Exercise details:
Give everything from the line containing "In this picture, by" down to the last of the lines below as a Markdown table with the columns Row and Line, leaving out blank lines.

Provided data:
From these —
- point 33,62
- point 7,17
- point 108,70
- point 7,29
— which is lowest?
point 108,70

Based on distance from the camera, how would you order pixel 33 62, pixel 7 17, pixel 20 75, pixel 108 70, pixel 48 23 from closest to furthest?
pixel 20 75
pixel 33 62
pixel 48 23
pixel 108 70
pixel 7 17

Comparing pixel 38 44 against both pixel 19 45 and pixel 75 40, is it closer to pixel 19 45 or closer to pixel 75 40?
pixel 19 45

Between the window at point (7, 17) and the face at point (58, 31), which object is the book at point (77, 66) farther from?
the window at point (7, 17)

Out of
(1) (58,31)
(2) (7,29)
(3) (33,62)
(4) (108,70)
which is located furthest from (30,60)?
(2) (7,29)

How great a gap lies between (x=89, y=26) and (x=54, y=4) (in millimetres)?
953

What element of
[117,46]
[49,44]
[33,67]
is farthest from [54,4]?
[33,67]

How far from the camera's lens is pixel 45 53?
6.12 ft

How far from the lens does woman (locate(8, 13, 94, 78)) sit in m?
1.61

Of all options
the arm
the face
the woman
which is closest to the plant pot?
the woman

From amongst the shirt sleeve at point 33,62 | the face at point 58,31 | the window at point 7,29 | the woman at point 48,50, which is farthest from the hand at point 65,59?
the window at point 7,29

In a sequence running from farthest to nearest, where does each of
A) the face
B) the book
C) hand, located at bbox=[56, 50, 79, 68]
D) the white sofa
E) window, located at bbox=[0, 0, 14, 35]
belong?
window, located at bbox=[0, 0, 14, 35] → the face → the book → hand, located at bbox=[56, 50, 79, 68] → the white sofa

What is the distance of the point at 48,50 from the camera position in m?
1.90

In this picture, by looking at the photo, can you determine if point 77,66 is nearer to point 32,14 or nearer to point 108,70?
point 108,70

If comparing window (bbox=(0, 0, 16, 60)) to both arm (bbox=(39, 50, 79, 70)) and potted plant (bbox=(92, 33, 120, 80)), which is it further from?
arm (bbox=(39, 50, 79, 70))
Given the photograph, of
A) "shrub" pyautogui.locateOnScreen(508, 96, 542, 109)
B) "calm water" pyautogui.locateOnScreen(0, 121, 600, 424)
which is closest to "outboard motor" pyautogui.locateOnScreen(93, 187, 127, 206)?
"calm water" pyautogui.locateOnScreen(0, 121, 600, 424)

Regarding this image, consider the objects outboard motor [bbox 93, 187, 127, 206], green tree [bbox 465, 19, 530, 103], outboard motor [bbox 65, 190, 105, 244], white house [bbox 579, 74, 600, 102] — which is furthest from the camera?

Exercise answer:
| Row | Line |
|---|---|
| 1 | In this picture, by looking at the photo, can you determine if point 77,66 is nearer to point 32,14 or nearer to point 108,70? |
| 2 | point 108,70 |
| 3 | If comparing window (bbox=(0, 0, 16, 60)) to both arm (bbox=(39, 50, 79, 70)) and potted plant (bbox=(92, 33, 120, 80)), which is it further from? |
| 4 | arm (bbox=(39, 50, 79, 70)) |
| 5 | Given the photograph, of |
| 6 | A) "shrub" pyautogui.locateOnScreen(508, 96, 542, 109) |
| 7 | B) "calm water" pyautogui.locateOnScreen(0, 121, 600, 424) |
| 8 | which is closest to "outboard motor" pyautogui.locateOnScreen(93, 187, 127, 206)? |
| 9 | "calm water" pyautogui.locateOnScreen(0, 121, 600, 424) |
| 10 | Regarding this image, consider the objects outboard motor [bbox 93, 187, 127, 206], green tree [bbox 465, 19, 530, 103], outboard motor [bbox 65, 190, 105, 244], white house [bbox 579, 74, 600, 102] — which is furthest from the camera? |